Only Quentin Tarantino could make a World War II movie like this.  “Inglourious Basterds,” is a more of a pastiche of the second World War than a accurate, detailed and correct study of the events of what happened in Nazi-occupied France.

The plot of the movie is simple in a way that doesn’t do the movie justice; a group of people decide to try to kill Hitler.  However, because this is a Tarantino movie, things are more complex.

As the movie opens, a French farmer is chopping wood as the Nazis arrive.  He sits down at his kitchen table with  Col. Hans Landa, better known as “The Jew Hunter,” for his ability to sniff out people hiding and rounding them up.  They talk for some time before getting down to business:  Landa knows that the framer is hiding Jews.  All the farmer needs to do is tell him where they are.  Landa says he believes in not punishing those who assist him.  However, things do not work out.  One young Jewish girl escapes.  It is her story that is the basis for the rest of the movie.
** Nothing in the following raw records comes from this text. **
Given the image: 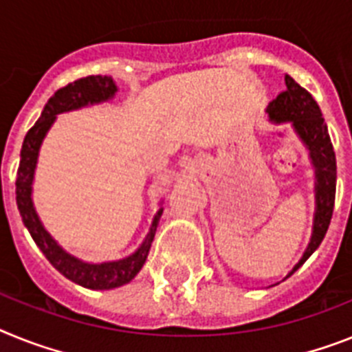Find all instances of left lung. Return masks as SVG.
Returning <instances> with one entry per match:
<instances>
[{
	"label": "left lung",
	"mask_w": 352,
	"mask_h": 352,
	"mask_svg": "<svg viewBox=\"0 0 352 352\" xmlns=\"http://www.w3.org/2000/svg\"><path fill=\"white\" fill-rule=\"evenodd\" d=\"M285 82L286 91L268 103V121H272L274 125L290 123L294 132L299 135V140L308 150L309 161L315 170V212H313L311 238L302 258L288 272L286 277H290L318 249L327 232L333 217V206H335L336 159L327 125L324 123L317 102L290 75L285 76Z\"/></svg>",
	"instance_id": "left-lung-1"
}]
</instances>
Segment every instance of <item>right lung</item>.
Instances as JSON below:
<instances>
[{
	"mask_svg": "<svg viewBox=\"0 0 352 352\" xmlns=\"http://www.w3.org/2000/svg\"><path fill=\"white\" fill-rule=\"evenodd\" d=\"M116 82L112 80L111 76L102 75L78 78V80L67 84L66 87L58 89L44 105L41 118L35 121V125L25 135L23 148H21L19 170H17L16 200L23 223L53 267L57 268L62 276L67 277L69 281L84 286V288H89V290H112V288L131 283L140 274L144 261L148 258L150 245H152L153 236L157 231L162 208L155 212L150 231L144 236L143 243L131 256H125V258L116 259V261H84V259L75 258L73 254L62 249L60 245L53 240V236L46 231V227L43 226L39 214L35 211L34 199H32L35 168H37V159H39L44 138L53 126L58 114L109 102L116 96Z\"/></svg>",
	"mask_w": 352,
	"mask_h": 352,
	"instance_id": "obj_1",
	"label": "right lung"
}]
</instances>
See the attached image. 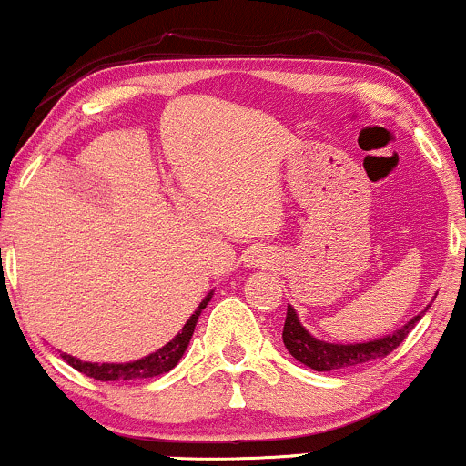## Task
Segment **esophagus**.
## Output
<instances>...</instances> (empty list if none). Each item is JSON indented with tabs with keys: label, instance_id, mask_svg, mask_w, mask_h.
<instances>
[{
	"label": "esophagus",
	"instance_id": "obj_1",
	"mask_svg": "<svg viewBox=\"0 0 466 466\" xmlns=\"http://www.w3.org/2000/svg\"><path fill=\"white\" fill-rule=\"evenodd\" d=\"M244 262H247V267L262 268V267H267L268 262H271V258H268V255L264 251H251L247 255V259H244Z\"/></svg>",
	"mask_w": 466,
	"mask_h": 466
}]
</instances>
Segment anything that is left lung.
<instances>
[{
    "instance_id": "left-lung-1",
    "label": "left lung",
    "mask_w": 466,
    "mask_h": 466,
    "mask_svg": "<svg viewBox=\"0 0 466 466\" xmlns=\"http://www.w3.org/2000/svg\"><path fill=\"white\" fill-rule=\"evenodd\" d=\"M431 304H427V309ZM424 311L413 315L404 327H400L398 331L382 335L378 339H369V342H353V344H338V342H324L311 335L299 322L295 309L289 304L287 309V319H284V331L282 339L284 347L289 349V353L293 355L298 362L307 364L313 371H339V369H353L360 364H369L373 360L387 358L393 349H398L402 344V339L407 338L409 331L420 322Z\"/></svg>"
}]
</instances>
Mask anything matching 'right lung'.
<instances>
[{"mask_svg": "<svg viewBox=\"0 0 466 466\" xmlns=\"http://www.w3.org/2000/svg\"><path fill=\"white\" fill-rule=\"evenodd\" d=\"M213 291L207 295V298L199 302V307L195 309L188 322L184 324L182 331H179L168 344H164L162 349H157L155 353L144 355V358L133 360V362H82L79 358H73V355L64 353L62 358L71 364L73 369H77L79 373L88 375V378L99 380V382H117V380H144V378H155V375L168 373L175 364L179 362L184 351H187L188 342H191L195 324H198L199 315H202L207 304L211 302Z\"/></svg>", "mask_w": 466, "mask_h": 466, "instance_id": "1", "label": "right lung"}]
</instances>
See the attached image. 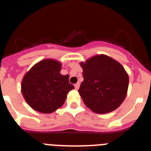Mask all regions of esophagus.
Returning a JSON list of instances; mask_svg holds the SVG:
<instances>
[{
  "mask_svg": "<svg viewBox=\"0 0 151 151\" xmlns=\"http://www.w3.org/2000/svg\"><path fill=\"white\" fill-rule=\"evenodd\" d=\"M79 86H80V83L79 82H77L76 84H75V88L76 90H78L79 88Z\"/></svg>",
  "mask_w": 151,
  "mask_h": 151,
  "instance_id": "esophagus-1",
  "label": "esophagus"
}]
</instances>
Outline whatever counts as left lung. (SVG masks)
<instances>
[{"mask_svg": "<svg viewBox=\"0 0 151 151\" xmlns=\"http://www.w3.org/2000/svg\"><path fill=\"white\" fill-rule=\"evenodd\" d=\"M84 81L78 93L93 112L105 114L118 109L127 93L129 77L121 63L106 55L80 63Z\"/></svg>", "mask_w": 151, "mask_h": 151, "instance_id": "obj_1", "label": "left lung"}]
</instances>
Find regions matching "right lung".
<instances>
[{
	"label": "right lung",
	"mask_w": 151,
	"mask_h": 151,
	"mask_svg": "<svg viewBox=\"0 0 151 151\" xmlns=\"http://www.w3.org/2000/svg\"><path fill=\"white\" fill-rule=\"evenodd\" d=\"M62 64L52 59L42 60L24 75L21 92L28 105L38 112L50 114L65 102L69 91L74 86L69 82V75L60 73Z\"/></svg>",
	"instance_id": "add662e5"
}]
</instances>
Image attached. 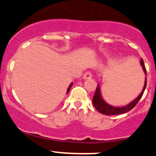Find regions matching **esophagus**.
I'll use <instances>...</instances> for the list:
<instances>
[{"instance_id":"esophagus-1","label":"esophagus","mask_w":156,"mask_h":156,"mask_svg":"<svg viewBox=\"0 0 156 156\" xmlns=\"http://www.w3.org/2000/svg\"><path fill=\"white\" fill-rule=\"evenodd\" d=\"M92 74H91V72H89V71H87L85 75H83V79H85V80L90 79V78H92Z\"/></svg>"}]
</instances>
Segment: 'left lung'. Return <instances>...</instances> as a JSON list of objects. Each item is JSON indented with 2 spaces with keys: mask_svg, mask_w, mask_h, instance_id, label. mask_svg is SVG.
Returning a JSON list of instances; mask_svg holds the SVG:
<instances>
[{
  "mask_svg": "<svg viewBox=\"0 0 156 156\" xmlns=\"http://www.w3.org/2000/svg\"><path fill=\"white\" fill-rule=\"evenodd\" d=\"M140 64H141V68H142L143 69V71H144V75H145L144 87H143L142 91H141V93L138 95V96H137L135 99L131 101L130 103L126 105V106H112V105L108 104L107 102H106V101L103 99V98H102V93H101L100 86H99V84H98L97 87H96V89H95V95H94L93 99H92V103H93L94 107L97 109L99 113H102V114L107 115V116H109V115L122 114V113H127V112L130 111V109H132L133 108L137 105L138 101L141 99V96H142L143 93H144V89H145V88H146V85H147L146 69H145V66H144V61H143L142 58H141V61H140Z\"/></svg>",
  "mask_w": 156,
  "mask_h": 156,
  "instance_id": "8db88e82",
  "label": "left lung"
}]
</instances>
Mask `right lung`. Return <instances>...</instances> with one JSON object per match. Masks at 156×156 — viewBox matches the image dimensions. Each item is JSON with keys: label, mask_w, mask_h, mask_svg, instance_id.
Returning a JSON list of instances; mask_svg holds the SVG:
<instances>
[{"label": "right lung", "mask_w": 156, "mask_h": 156, "mask_svg": "<svg viewBox=\"0 0 156 156\" xmlns=\"http://www.w3.org/2000/svg\"><path fill=\"white\" fill-rule=\"evenodd\" d=\"M74 85V83H73V82H71V84H70V85H69V87H68V90H67V94L68 93V92H70V89H71V86H72V85Z\"/></svg>", "instance_id": "right-lung-1"}]
</instances>
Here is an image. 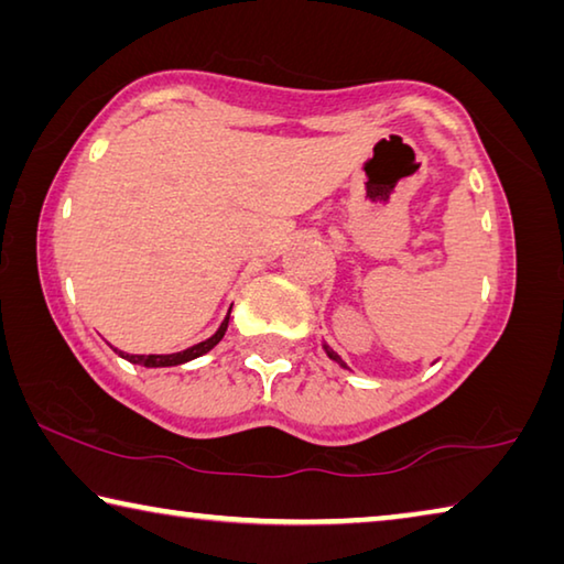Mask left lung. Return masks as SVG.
<instances>
[{
  "label": "left lung",
  "mask_w": 564,
  "mask_h": 564,
  "mask_svg": "<svg viewBox=\"0 0 564 564\" xmlns=\"http://www.w3.org/2000/svg\"><path fill=\"white\" fill-rule=\"evenodd\" d=\"M323 350H325V355H327V357H330V360H333V362H337V365H340V367H345V370H347V365H345V360H343V357H340V355H337V352L333 350V347H330V345H325V343H323Z\"/></svg>",
  "instance_id": "8db88e82"
}]
</instances>
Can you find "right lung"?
<instances>
[{"instance_id": "obj_1", "label": "right lung", "mask_w": 564, "mask_h": 564, "mask_svg": "<svg viewBox=\"0 0 564 564\" xmlns=\"http://www.w3.org/2000/svg\"><path fill=\"white\" fill-rule=\"evenodd\" d=\"M229 313H231V308H229ZM229 313H227V317H224V321H221V325L217 327V333H214L212 337H207V340H202V343H197V345L187 347V350L167 352V355H130V352L118 350V347H112V345H110V347L122 357V360H128V362H132V365H142V367H175V365H184V362L194 360V357L207 355V352L212 350V347L221 340L224 333H227V327H229Z\"/></svg>"}]
</instances>
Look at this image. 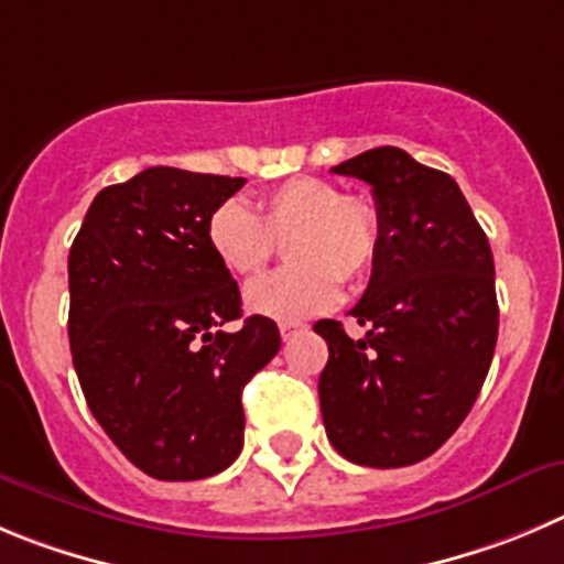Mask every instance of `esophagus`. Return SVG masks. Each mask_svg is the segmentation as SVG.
Returning a JSON list of instances; mask_svg holds the SVG:
<instances>
[{
    "mask_svg": "<svg viewBox=\"0 0 564 564\" xmlns=\"http://www.w3.org/2000/svg\"><path fill=\"white\" fill-rule=\"evenodd\" d=\"M300 330H306V323H300V319H292V323H281L283 341H289L294 334H300Z\"/></svg>",
    "mask_w": 564,
    "mask_h": 564,
    "instance_id": "1",
    "label": "esophagus"
}]
</instances>
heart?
<instances>
[{
	"instance_id": "heart-1",
	"label": "heart",
	"mask_w": 564,
	"mask_h": 564,
	"mask_svg": "<svg viewBox=\"0 0 564 564\" xmlns=\"http://www.w3.org/2000/svg\"><path fill=\"white\" fill-rule=\"evenodd\" d=\"M258 214L236 199L217 205L205 239L219 264L234 275H252L286 241L292 267L270 272L245 289V306L258 317L306 319L336 306L345 281H361L381 252L383 223L376 203L341 194L319 177H292L261 194Z\"/></svg>"
}]
</instances>
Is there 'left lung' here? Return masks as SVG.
<instances>
[{
  "mask_svg": "<svg viewBox=\"0 0 564 564\" xmlns=\"http://www.w3.org/2000/svg\"><path fill=\"white\" fill-rule=\"evenodd\" d=\"M334 172L370 183L383 239L350 308L367 334L314 325L328 341L323 423L345 459L406 467L434 454L481 392L498 339L492 250L454 177L406 150L376 147Z\"/></svg>",
  "mask_w": 564,
  "mask_h": 564,
  "instance_id": "obj_1",
  "label": "left lung"
}]
</instances>
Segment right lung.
<instances>
[{"instance_id": "add662e5", "label": "right lung", "mask_w": 564, "mask_h": 564, "mask_svg": "<svg viewBox=\"0 0 564 564\" xmlns=\"http://www.w3.org/2000/svg\"><path fill=\"white\" fill-rule=\"evenodd\" d=\"M245 177L150 166L94 197L68 252V341L83 394L147 476L197 481L245 445L241 389L281 347L247 317L205 225Z\"/></svg>"}]
</instances>
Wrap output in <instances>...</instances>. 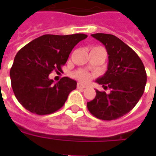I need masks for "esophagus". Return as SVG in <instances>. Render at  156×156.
<instances>
[{"label": "esophagus", "instance_id": "1", "mask_svg": "<svg viewBox=\"0 0 156 156\" xmlns=\"http://www.w3.org/2000/svg\"><path fill=\"white\" fill-rule=\"evenodd\" d=\"M77 87L78 88H86L87 87V86H86L85 84H83V83H78V85H77Z\"/></svg>", "mask_w": 156, "mask_h": 156}]
</instances>
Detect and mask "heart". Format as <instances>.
<instances>
[{"instance_id":"heart-1","label":"heart","mask_w":156,"mask_h":156,"mask_svg":"<svg viewBox=\"0 0 156 156\" xmlns=\"http://www.w3.org/2000/svg\"><path fill=\"white\" fill-rule=\"evenodd\" d=\"M75 77L78 78V80L83 81V82H87V81L90 80V75L87 72H84V71H79L78 73H75Z\"/></svg>"}]
</instances>
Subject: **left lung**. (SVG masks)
<instances>
[{
	"instance_id": "obj_1",
	"label": "left lung",
	"mask_w": 156,
	"mask_h": 156,
	"mask_svg": "<svg viewBox=\"0 0 156 156\" xmlns=\"http://www.w3.org/2000/svg\"><path fill=\"white\" fill-rule=\"evenodd\" d=\"M91 36L102 43L108 54V70L96 83L109 88L110 93L96 90V96L87 106L98 119L116 120L130 112L142 97L147 83L145 67L138 54L115 35Z\"/></svg>"
}]
</instances>
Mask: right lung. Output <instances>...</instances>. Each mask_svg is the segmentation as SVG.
<instances>
[{"instance_id":"1","label":"right lung","mask_w":156,"mask_h":156,"mask_svg":"<svg viewBox=\"0 0 156 156\" xmlns=\"http://www.w3.org/2000/svg\"><path fill=\"white\" fill-rule=\"evenodd\" d=\"M87 37L85 34L44 35L18 51L9 73L11 86L27 110L47 115L63 107L77 82L64 77L54 84L48 76L53 70L61 71L74 46Z\"/></svg>"}]
</instances>
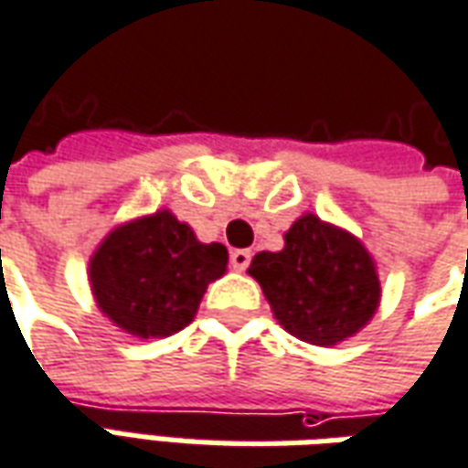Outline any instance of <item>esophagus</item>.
I'll use <instances>...</instances> for the list:
<instances>
[{"label":"esophagus","instance_id":"esophagus-1","mask_svg":"<svg viewBox=\"0 0 468 468\" xmlns=\"http://www.w3.org/2000/svg\"><path fill=\"white\" fill-rule=\"evenodd\" d=\"M230 266H233V271H245L250 266V250H243V248L233 250L230 253Z\"/></svg>","mask_w":468,"mask_h":468}]
</instances>
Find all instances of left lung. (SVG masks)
I'll return each instance as SVG.
<instances>
[{"label": "left lung", "mask_w": 468, "mask_h": 468, "mask_svg": "<svg viewBox=\"0 0 468 468\" xmlns=\"http://www.w3.org/2000/svg\"><path fill=\"white\" fill-rule=\"evenodd\" d=\"M248 273L261 283L289 335L329 347L357 335L380 302L370 253L339 228L303 215L279 253H258Z\"/></svg>", "instance_id": "8db88e82"}]
</instances>
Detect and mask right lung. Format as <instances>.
<instances>
[{
	"label": "right lung",
	"instance_id": "right-lung-1",
	"mask_svg": "<svg viewBox=\"0 0 468 468\" xmlns=\"http://www.w3.org/2000/svg\"><path fill=\"white\" fill-rule=\"evenodd\" d=\"M228 266V248L200 243L187 225L156 212L123 225L90 258L101 312L142 339L169 336L195 319L207 283Z\"/></svg>",
	"mask_w": 468,
	"mask_h": 468
}]
</instances>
Meanwhile, a group of US soldiers, known as “The Basterds,” is on the hunt for Nazis.  Led by Lt. Aldo Raine, they are all Jewish-Americans, out to get revenge the torture undergone by their brothers and sisters.  Raine tells the soldiers that anyone who takes up with his unit that upon joining up, they owe him a debt of 100 Nazi scalps.  Being a Tarantino movie, I don’t need to tell you that you’ll see this debt collected.  Often.

Tarantino’s take on World War II movies is similar to his take in the past on revenge films or blaxploitation movies: he pays homage to many other movies and styles but, at the end of the day, you know from every frame who made this movie.  It has it’s own pace which, can sometimes run long, but you must respect Tarantino’s love for his characters.  (Some of whom are a little long-winded.)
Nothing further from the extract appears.